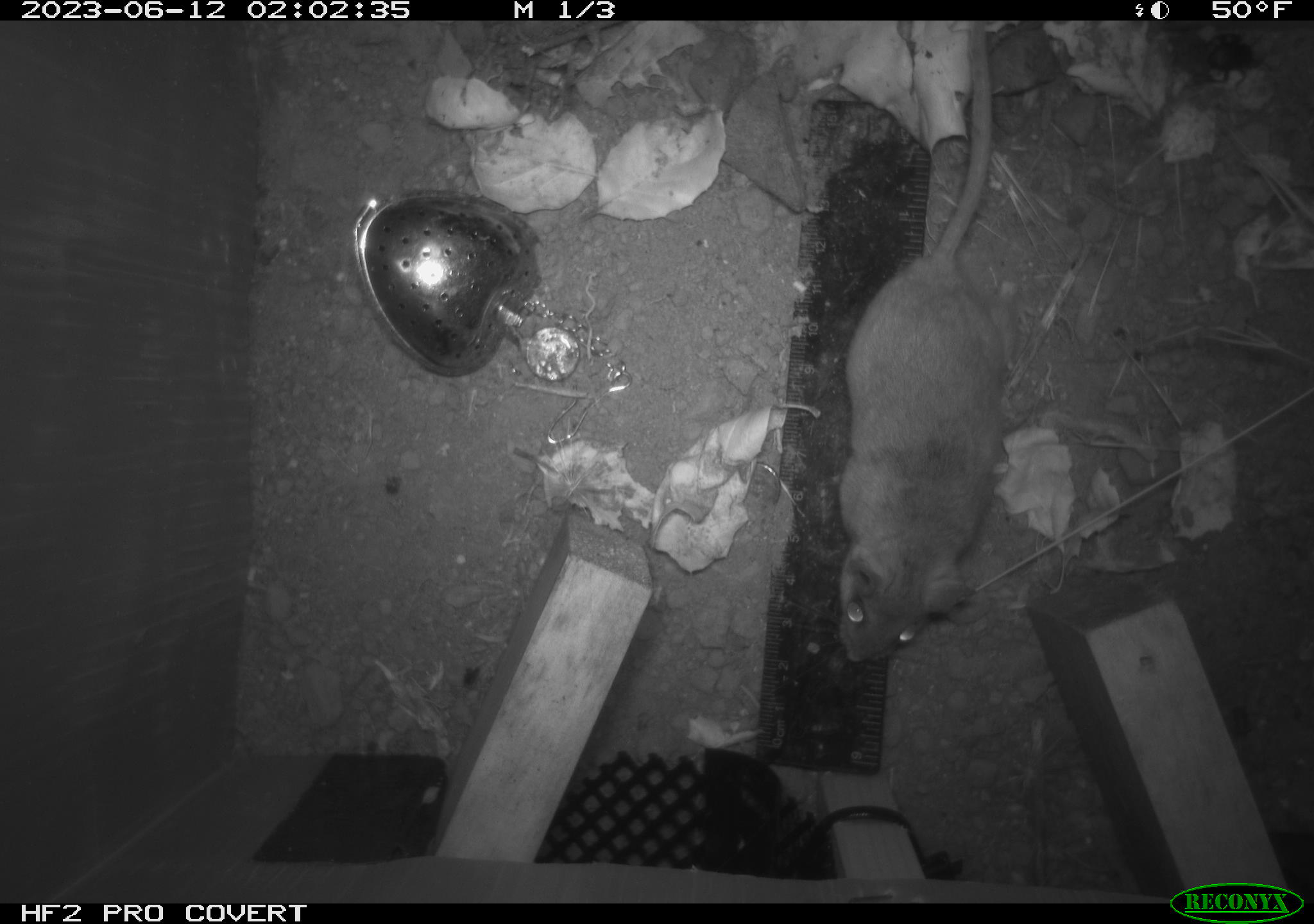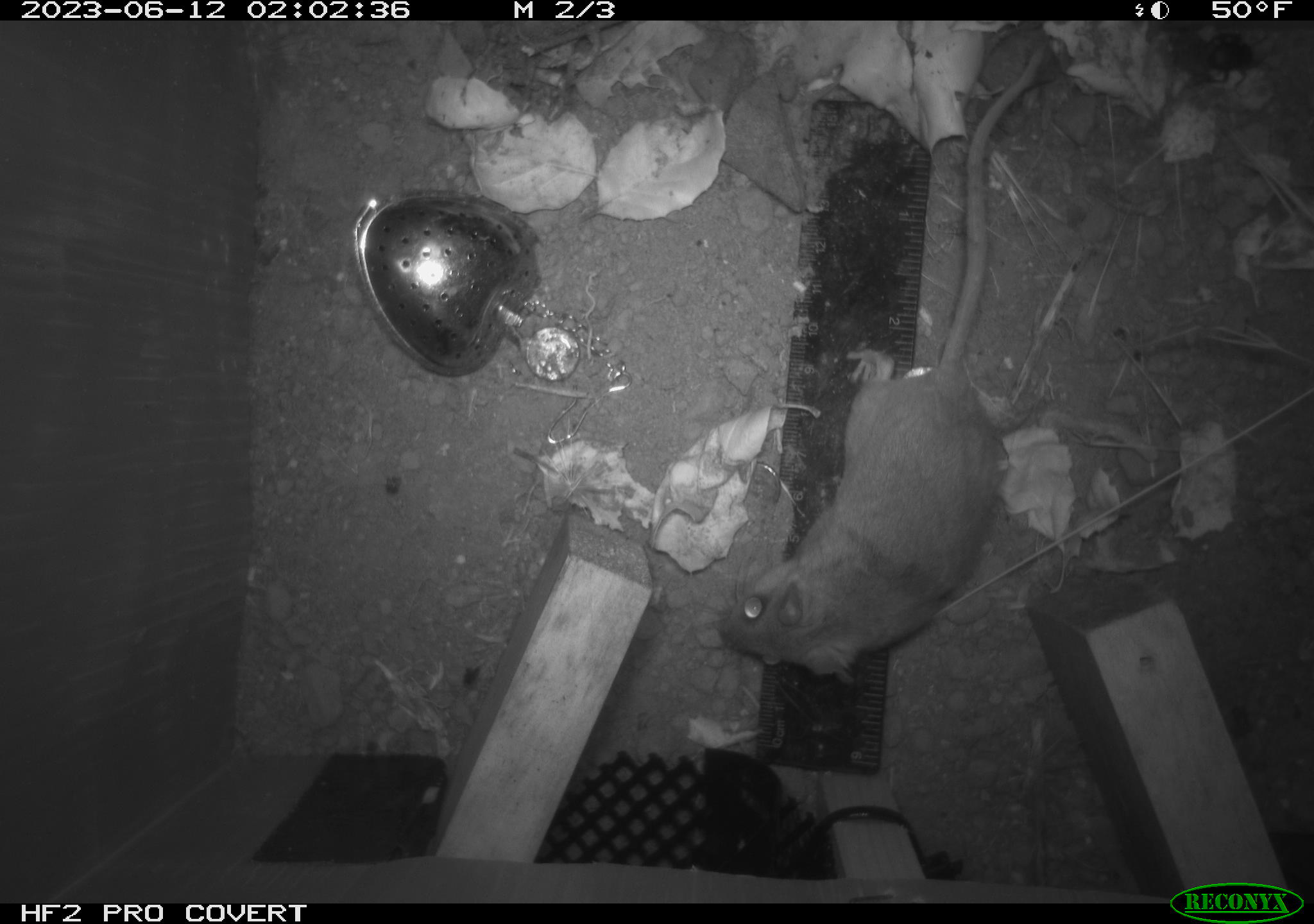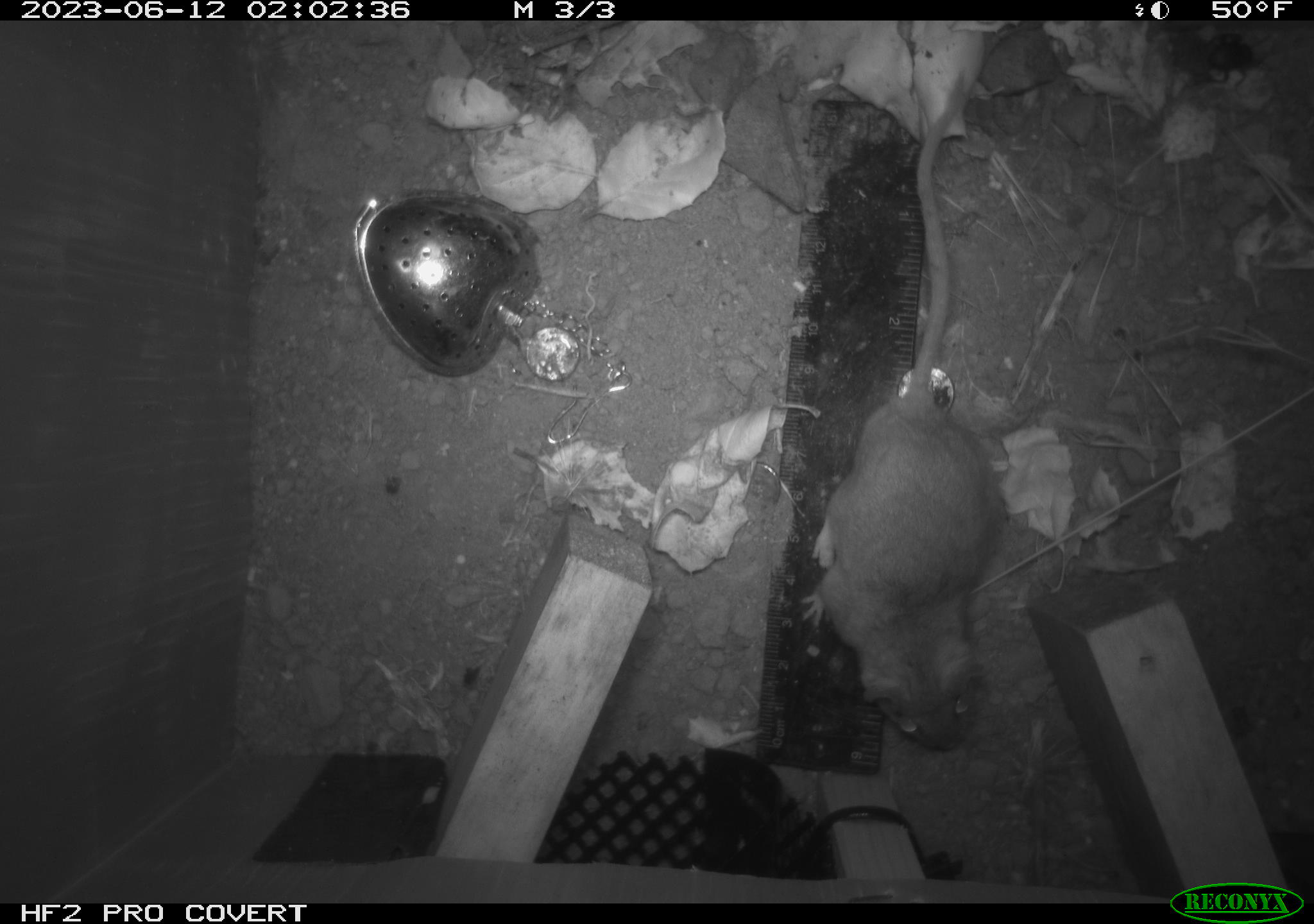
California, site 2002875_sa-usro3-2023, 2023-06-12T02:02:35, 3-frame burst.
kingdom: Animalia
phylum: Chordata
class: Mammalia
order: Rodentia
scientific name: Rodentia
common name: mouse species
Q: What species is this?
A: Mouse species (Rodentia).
■ ■ ■
EXERCISE:
Restate the records in full and word for word, but keep the pictures out.

OUTPUT OF THE TASK:
California, site 2002875_sa-usro3-2023, 2023-06-12T02:02:35, 3-frame burst.
kingdom: Animalia
phylum: Chordata
class: Mammalia
order: Rodentia
scientific name: Rodentia
common name: mouse species
Q: What species is this?
A: Mouse species (Rodentia).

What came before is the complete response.